REQUIREMENTS:
Collect every line in the rows below that contains the word "viewer", and copy each one in full.

───── SOURCE MATERIAL ─────

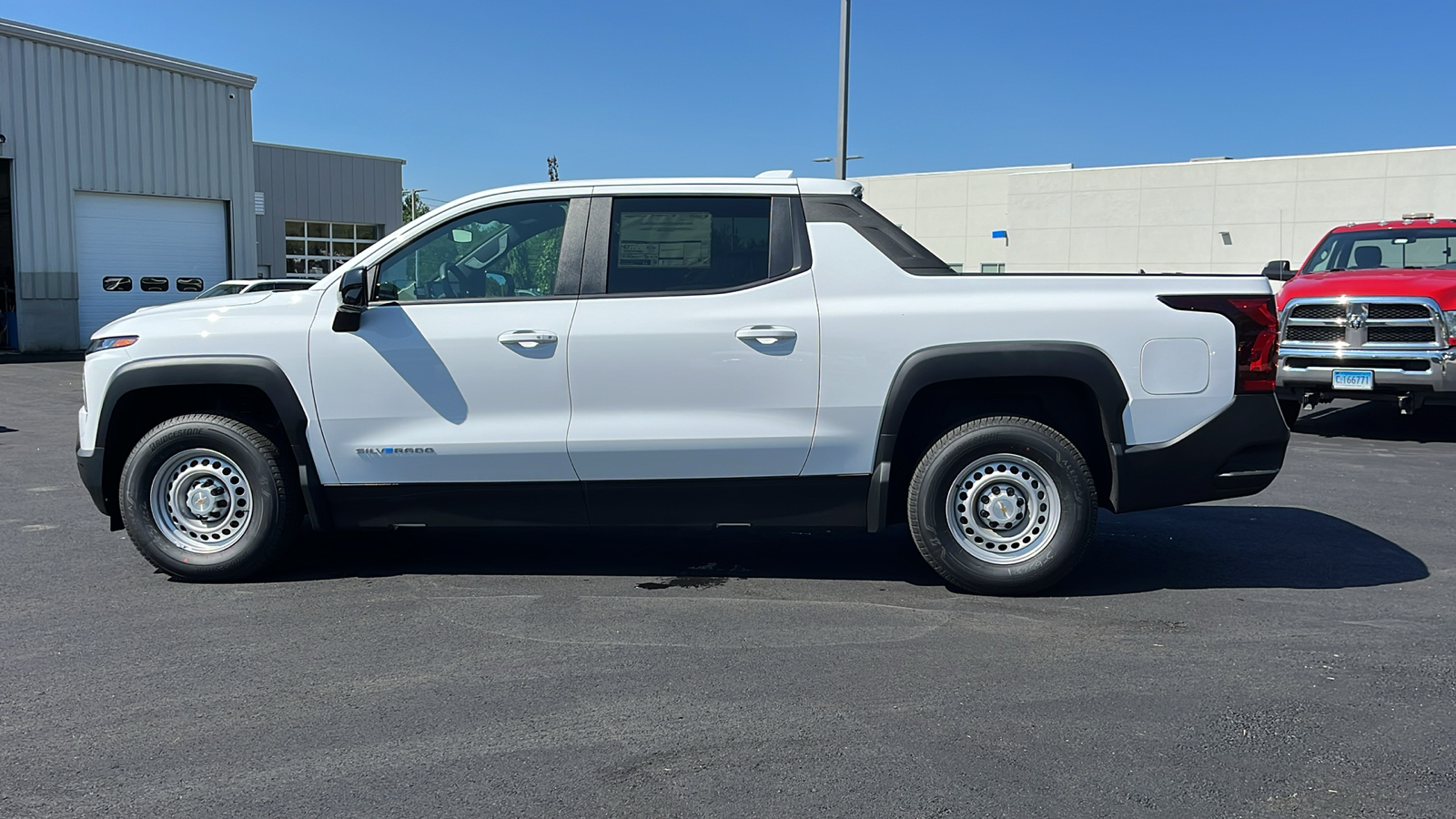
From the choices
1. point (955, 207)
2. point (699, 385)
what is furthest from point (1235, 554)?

─────
───── SOURCE MATERIAL ─────

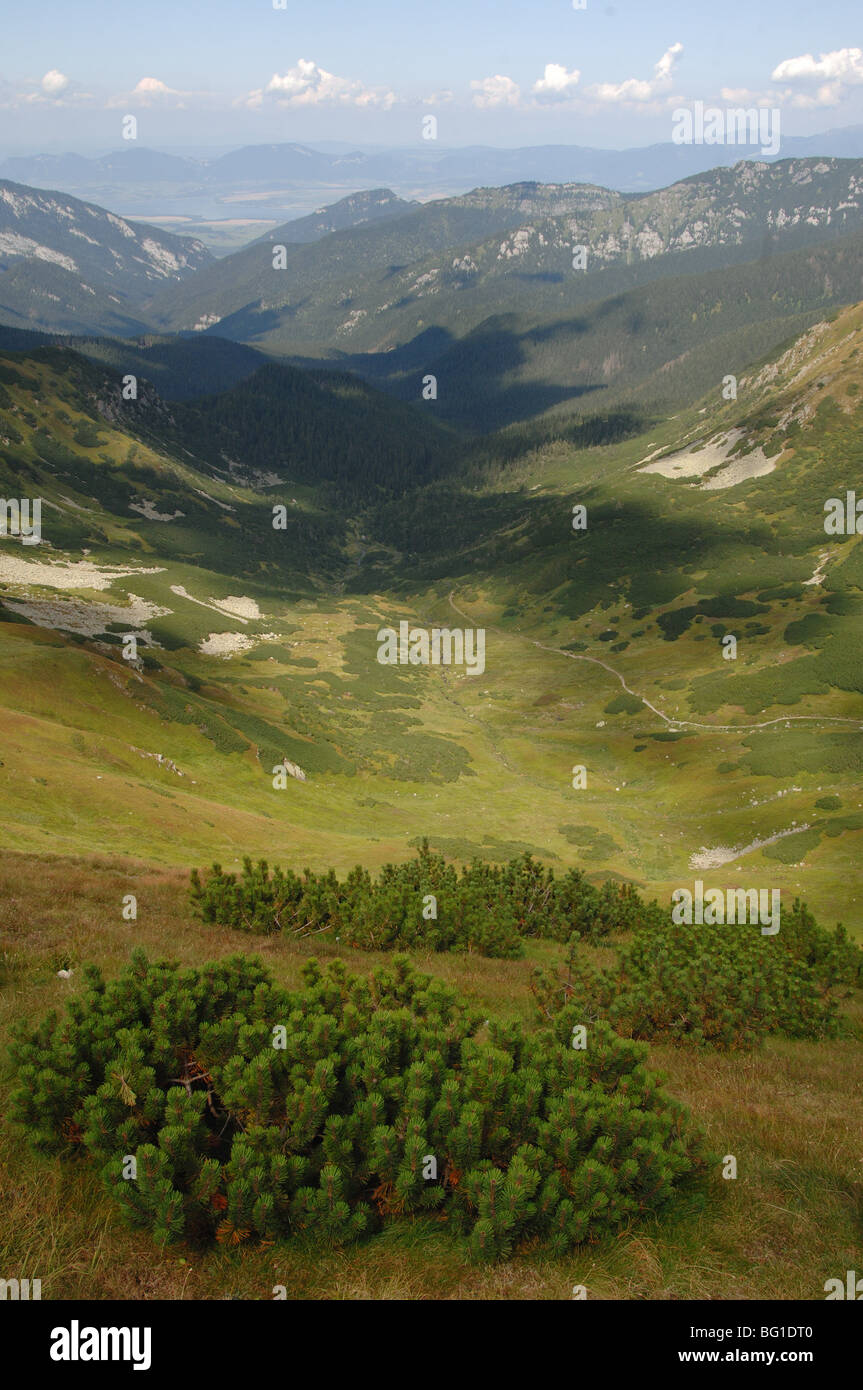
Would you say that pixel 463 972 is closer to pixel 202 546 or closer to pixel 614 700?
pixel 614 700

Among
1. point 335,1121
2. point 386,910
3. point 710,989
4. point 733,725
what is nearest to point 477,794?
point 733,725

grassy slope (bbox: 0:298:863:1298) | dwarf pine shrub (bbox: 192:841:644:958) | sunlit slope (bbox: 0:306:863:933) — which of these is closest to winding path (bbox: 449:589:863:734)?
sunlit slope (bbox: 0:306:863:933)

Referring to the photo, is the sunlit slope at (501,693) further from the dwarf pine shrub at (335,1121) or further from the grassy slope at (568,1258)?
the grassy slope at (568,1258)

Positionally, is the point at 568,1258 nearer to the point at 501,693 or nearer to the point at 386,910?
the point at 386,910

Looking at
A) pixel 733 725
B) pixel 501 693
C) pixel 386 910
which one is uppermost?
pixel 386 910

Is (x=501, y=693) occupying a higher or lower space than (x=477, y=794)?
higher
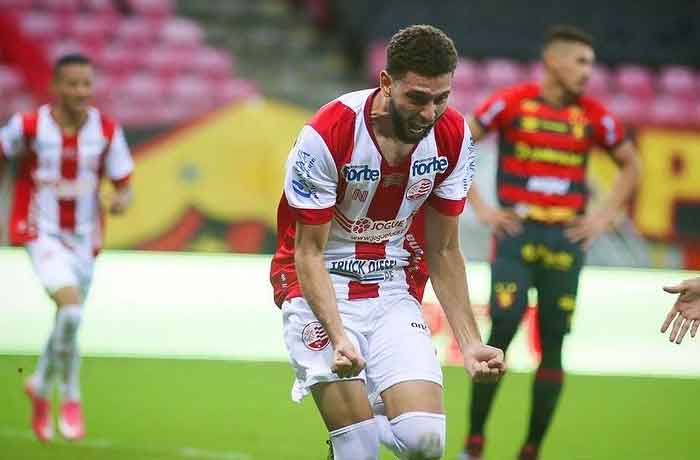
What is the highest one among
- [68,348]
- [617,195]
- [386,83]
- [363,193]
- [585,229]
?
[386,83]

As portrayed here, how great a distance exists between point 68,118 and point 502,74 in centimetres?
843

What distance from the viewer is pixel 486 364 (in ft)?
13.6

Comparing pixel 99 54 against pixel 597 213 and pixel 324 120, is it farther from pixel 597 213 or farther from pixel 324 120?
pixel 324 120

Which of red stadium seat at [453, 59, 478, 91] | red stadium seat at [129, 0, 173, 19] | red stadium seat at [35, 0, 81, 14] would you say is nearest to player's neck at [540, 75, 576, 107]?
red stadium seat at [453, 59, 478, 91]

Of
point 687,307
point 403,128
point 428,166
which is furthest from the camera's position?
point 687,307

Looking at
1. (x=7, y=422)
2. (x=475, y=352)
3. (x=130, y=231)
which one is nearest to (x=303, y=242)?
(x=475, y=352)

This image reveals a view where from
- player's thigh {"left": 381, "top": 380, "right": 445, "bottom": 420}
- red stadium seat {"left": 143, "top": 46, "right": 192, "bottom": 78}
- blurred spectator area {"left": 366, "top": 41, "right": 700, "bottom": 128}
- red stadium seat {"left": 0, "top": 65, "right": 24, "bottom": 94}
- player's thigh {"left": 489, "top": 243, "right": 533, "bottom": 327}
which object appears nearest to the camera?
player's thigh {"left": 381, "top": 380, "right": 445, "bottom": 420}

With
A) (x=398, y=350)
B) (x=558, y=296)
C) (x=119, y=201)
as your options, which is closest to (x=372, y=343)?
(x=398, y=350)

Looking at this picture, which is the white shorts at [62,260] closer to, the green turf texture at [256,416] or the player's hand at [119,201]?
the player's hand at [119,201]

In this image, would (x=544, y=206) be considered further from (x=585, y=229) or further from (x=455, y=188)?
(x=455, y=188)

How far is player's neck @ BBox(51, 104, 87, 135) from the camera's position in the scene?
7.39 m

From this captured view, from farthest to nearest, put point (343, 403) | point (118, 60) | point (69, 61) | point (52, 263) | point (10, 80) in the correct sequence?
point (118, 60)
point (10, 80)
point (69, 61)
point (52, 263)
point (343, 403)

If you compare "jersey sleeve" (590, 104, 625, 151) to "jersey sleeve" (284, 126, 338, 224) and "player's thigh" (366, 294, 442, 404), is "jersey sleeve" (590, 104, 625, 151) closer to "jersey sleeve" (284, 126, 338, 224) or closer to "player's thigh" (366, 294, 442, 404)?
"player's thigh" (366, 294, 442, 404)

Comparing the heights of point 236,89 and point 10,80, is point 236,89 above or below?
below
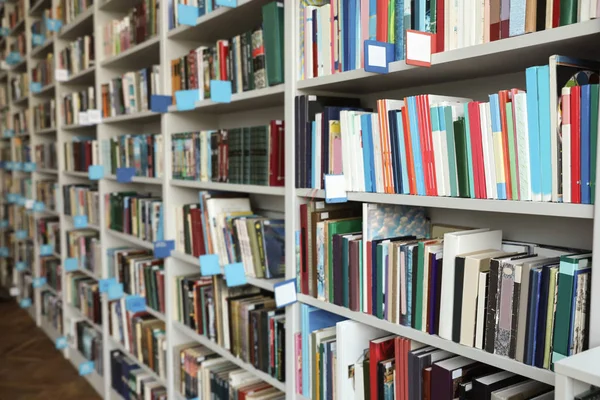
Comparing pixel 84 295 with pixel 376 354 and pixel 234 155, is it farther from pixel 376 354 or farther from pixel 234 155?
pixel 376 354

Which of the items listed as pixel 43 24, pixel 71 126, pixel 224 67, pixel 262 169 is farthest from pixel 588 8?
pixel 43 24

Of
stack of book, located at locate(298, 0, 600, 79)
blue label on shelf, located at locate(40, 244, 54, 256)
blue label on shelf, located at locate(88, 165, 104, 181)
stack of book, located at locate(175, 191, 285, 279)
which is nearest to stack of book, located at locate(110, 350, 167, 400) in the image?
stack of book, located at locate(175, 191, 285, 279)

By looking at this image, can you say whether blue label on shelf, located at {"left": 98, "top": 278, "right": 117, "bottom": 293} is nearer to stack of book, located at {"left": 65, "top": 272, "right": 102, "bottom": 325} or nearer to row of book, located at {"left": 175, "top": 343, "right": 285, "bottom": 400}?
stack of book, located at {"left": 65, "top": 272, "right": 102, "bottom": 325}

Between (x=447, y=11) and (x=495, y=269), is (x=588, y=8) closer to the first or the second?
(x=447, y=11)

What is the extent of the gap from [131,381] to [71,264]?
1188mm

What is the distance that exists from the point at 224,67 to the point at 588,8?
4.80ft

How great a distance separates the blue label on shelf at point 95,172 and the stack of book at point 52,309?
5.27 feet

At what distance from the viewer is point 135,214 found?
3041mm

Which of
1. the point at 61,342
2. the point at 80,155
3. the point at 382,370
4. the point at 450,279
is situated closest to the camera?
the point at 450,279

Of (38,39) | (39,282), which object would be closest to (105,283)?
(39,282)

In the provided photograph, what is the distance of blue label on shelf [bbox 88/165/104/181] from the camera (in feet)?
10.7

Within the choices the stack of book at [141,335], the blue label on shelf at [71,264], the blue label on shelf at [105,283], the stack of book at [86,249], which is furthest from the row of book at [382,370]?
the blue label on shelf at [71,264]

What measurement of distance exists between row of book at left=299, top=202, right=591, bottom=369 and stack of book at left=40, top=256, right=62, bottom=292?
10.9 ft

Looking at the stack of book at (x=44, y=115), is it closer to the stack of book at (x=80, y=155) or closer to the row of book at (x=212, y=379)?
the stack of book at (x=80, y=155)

─────

SOLUTION TO THIS TASK:
What distance from the viewer is pixel 486 364 (in ft)?
At what distance from the viewer is point 135,214 found?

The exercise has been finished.